Problem details:
Reproduce the entire listing below, changing "picture-taker" to "photographer" wherever it occurs and leaving every other line unaltered.

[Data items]
>> begin
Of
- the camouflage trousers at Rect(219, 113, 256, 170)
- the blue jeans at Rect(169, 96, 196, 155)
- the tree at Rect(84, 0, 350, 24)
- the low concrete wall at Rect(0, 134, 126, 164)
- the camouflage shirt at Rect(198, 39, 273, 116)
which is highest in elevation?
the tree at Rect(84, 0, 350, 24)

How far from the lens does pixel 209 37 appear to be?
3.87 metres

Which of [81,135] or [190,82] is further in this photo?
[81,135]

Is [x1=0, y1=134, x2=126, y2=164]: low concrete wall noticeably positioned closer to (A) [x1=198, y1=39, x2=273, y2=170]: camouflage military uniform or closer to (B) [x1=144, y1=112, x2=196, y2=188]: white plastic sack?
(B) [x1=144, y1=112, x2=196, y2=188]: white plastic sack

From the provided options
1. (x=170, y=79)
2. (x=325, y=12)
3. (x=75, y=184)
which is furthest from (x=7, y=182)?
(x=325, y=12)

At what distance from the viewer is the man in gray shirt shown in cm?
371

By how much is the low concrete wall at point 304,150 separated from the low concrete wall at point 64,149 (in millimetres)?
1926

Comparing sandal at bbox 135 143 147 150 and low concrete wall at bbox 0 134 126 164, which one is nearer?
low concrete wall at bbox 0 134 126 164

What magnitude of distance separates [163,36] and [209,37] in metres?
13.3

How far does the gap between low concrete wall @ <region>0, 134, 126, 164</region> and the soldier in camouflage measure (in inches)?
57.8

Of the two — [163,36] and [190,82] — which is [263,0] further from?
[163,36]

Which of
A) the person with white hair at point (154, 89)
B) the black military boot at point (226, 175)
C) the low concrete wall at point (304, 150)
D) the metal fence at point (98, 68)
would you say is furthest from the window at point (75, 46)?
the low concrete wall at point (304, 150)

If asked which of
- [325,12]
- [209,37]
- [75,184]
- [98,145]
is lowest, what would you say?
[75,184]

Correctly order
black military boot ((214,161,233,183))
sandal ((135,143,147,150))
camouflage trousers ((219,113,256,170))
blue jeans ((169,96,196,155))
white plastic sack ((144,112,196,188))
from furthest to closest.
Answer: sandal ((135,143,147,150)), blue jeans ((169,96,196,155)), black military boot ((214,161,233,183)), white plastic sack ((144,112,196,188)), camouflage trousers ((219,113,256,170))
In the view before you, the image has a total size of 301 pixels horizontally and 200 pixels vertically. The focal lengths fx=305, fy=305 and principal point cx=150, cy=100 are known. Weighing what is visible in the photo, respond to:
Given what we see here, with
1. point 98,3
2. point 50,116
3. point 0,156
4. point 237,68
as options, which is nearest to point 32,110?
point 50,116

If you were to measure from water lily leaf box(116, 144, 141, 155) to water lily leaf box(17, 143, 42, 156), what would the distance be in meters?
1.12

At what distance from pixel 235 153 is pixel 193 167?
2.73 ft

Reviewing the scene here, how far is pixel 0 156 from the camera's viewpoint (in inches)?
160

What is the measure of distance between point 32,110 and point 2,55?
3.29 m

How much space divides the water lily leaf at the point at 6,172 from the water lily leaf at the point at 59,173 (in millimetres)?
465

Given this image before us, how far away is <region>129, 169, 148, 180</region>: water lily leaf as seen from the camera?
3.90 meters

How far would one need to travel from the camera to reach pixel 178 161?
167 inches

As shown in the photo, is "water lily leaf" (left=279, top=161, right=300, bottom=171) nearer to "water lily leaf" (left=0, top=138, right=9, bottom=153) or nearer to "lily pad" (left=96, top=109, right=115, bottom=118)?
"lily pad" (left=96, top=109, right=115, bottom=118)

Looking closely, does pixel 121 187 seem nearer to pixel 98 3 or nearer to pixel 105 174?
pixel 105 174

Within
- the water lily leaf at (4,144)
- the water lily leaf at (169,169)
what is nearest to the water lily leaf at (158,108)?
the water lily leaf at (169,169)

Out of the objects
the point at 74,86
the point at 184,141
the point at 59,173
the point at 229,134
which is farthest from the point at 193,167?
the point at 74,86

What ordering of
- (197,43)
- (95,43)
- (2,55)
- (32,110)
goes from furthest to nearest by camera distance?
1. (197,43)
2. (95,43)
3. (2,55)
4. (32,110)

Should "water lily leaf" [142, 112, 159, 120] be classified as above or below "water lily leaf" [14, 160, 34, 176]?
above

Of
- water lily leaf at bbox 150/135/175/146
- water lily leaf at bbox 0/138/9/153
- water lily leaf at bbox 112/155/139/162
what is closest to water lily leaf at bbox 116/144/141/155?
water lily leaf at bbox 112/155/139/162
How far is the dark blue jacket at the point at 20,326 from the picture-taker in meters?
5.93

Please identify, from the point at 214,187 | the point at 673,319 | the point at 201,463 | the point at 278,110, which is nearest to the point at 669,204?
>> end
Answer for the task:
Of
- the camouflage trousers at Rect(219, 113, 256, 170)
- the blue jeans at Rect(169, 96, 196, 155)
- the tree at Rect(84, 0, 350, 24)
- the low concrete wall at Rect(0, 134, 126, 164)
- the camouflage shirt at Rect(198, 39, 273, 116)
which is highest in elevation?
the tree at Rect(84, 0, 350, 24)

How far from the lens does pixel 209 37 appear to be?
3.87 metres

Which of [81,135] or [190,82] is further in this photo?
[81,135]

Is [x1=0, y1=134, x2=126, y2=164]: low concrete wall noticeably positioned closer to (A) [x1=198, y1=39, x2=273, y2=170]: camouflage military uniform or closer to (B) [x1=144, y1=112, x2=196, y2=188]: white plastic sack?
(B) [x1=144, y1=112, x2=196, y2=188]: white plastic sack

From the provided options
1. (x=170, y=79)
2. (x=325, y=12)
3. (x=75, y=184)
which is furthest from (x=7, y=182)?
(x=325, y=12)

At what distance from the viewer is the man in gray shirt shown in cm?
371

By how much is the low concrete wall at point 304,150 separated from the low concrete wall at point 64,149 (in millimetres)?
1926

Comparing sandal at bbox 135 143 147 150 and low concrete wall at bbox 0 134 126 164, which one is nearer?
low concrete wall at bbox 0 134 126 164

What magnitude of distance separates [163,36] and [209,37] in metres?
13.3

How far does the gap between low concrete wall @ <region>0, 134, 126, 164</region> and the soldier in camouflage measure (in inches)?
57.8

Of the two — [163,36] and [190,82] — which is [263,0] further from?
[163,36]

Which of
A) the person with white hair at point (154, 89)
B) the black military boot at point (226, 175)
C) the low concrete wall at point (304, 150)
D) the metal fence at point (98, 68)
would you say is furthest from the window at point (75, 46)?
the low concrete wall at point (304, 150)

If asked which of
- [325,12]
- [209,37]
- [75,184]
- [98,145]
is lowest, what would you say?
[75,184]

Correctly order
black military boot ((214,161,233,183))
sandal ((135,143,147,150))
camouflage trousers ((219,113,256,170))
blue jeans ((169,96,196,155))
white plastic sack ((144,112,196,188))
from furthest to closest.
Answer: sandal ((135,143,147,150)), blue jeans ((169,96,196,155)), black military boot ((214,161,233,183)), white plastic sack ((144,112,196,188)), camouflage trousers ((219,113,256,170))
In the view before you, the image has a total size of 301 pixels horizontally and 200 pixels vertically. The focal lengths fx=305, fy=305 and principal point cx=150, cy=100 are known. Weighing what is visible in the photo, respond to:
Given what we see here, with
1. point 98,3
2. point 50,116
3. point 0,156
4. point 237,68
as options, which is nearest to point 32,110?
point 50,116

If you were to measure from water lily leaf box(116, 144, 141, 155) to water lily leaf box(17, 143, 42, 156), what would the distance be in meters?
1.12

At what distance from pixel 235 153 is pixel 193 167?
2.73 ft

Reviewing the scene here, how far is pixel 0 156 from the camera's viewpoint (in inches)?
160

What is the measure of distance between point 32,110 and point 2,55?
3.29 m

How much space divides the water lily leaf at the point at 6,172 from the water lily leaf at the point at 59,173 (in millimetres)?
465

Given this image before us, how far away is <region>129, 169, 148, 180</region>: water lily leaf as seen from the camera?
3.90 meters

How far would one need to travel from the camera to reach pixel 178 161?
167 inches

As shown in the photo, is "water lily leaf" (left=279, top=161, right=300, bottom=171) nearer to "water lily leaf" (left=0, top=138, right=9, bottom=153) or nearer to "lily pad" (left=96, top=109, right=115, bottom=118)?
"lily pad" (left=96, top=109, right=115, bottom=118)

Looking closely, does pixel 121 187 seem nearer to pixel 98 3 or nearer to pixel 105 174?
pixel 105 174

Within
- the water lily leaf at (4,144)
- the water lily leaf at (169,169)
what is nearest to the water lily leaf at (158,108)?
the water lily leaf at (169,169)

Out of the objects
the point at 74,86
the point at 184,141
the point at 59,173
the point at 229,134
which is farthest from the point at 193,167?
the point at 74,86

What ordering of
- (197,43)
- (95,43)
- (2,55)
- (32,110)
goes from furthest to nearest by camera distance?
1. (197,43)
2. (95,43)
3. (2,55)
4. (32,110)

Should "water lily leaf" [142, 112, 159, 120] be classified as above or below "water lily leaf" [14, 160, 34, 176]?
above

Of
- water lily leaf at bbox 150/135/175/146
- water lily leaf at bbox 0/138/9/153
- water lily leaf at bbox 112/155/139/162
what is closest to water lily leaf at bbox 116/144/141/155?
water lily leaf at bbox 112/155/139/162
How far is the dark blue jacket at the point at 20,326 from the photographer in meters?
5.93

Please identify, from the point at 214,187 | the point at 673,319 | the point at 201,463 | the point at 278,110, which is nearest to the point at 669,204?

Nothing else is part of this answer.